+++ Listing +++

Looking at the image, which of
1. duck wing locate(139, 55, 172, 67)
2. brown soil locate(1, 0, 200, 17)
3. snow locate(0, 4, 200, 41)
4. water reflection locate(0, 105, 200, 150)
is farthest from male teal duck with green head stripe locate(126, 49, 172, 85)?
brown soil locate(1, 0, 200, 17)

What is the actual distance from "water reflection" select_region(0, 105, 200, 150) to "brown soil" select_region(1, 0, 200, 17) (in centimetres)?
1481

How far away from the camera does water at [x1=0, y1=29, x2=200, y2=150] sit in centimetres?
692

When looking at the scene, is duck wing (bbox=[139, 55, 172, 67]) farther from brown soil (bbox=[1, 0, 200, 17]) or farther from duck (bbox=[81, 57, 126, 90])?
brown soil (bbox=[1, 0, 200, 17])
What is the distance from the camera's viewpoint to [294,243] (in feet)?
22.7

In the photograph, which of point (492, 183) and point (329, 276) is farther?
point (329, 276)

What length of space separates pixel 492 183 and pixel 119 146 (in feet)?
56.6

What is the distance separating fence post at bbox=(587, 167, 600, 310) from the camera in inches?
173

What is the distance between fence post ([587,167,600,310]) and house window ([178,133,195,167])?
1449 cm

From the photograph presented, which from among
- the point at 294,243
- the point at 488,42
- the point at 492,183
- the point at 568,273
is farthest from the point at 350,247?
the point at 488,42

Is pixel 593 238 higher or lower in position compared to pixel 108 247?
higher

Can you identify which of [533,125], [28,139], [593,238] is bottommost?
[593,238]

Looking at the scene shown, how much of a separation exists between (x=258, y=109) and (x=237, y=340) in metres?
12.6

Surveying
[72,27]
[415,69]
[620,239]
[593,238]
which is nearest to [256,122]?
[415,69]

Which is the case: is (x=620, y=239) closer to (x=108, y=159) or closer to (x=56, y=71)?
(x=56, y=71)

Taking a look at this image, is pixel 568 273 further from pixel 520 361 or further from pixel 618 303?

+++

__Challenge__.
Copy out the records above word for word, beginning at the line that contains "Can you identify" and continuing through the end of the records.

__Answer for this exercise__.
Can you identify which of [533,125], [28,139], [593,238] is bottommost?
[593,238]

Looking at the scene shown, how much of a separation exists between (x=258, y=109) and (x=237, y=340) in metres?
12.6

Surveying
[72,27]
[415,69]
[620,239]
[593,238]
which is nearest to [256,122]?
[415,69]

Which is the case: is (x=620, y=239) closer to (x=108, y=159) or closer to (x=56, y=71)?
(x=56, y=71)

Taking a look at this image, is pixel 568 273 further from pixel 520 361 or further from pixel 618 303?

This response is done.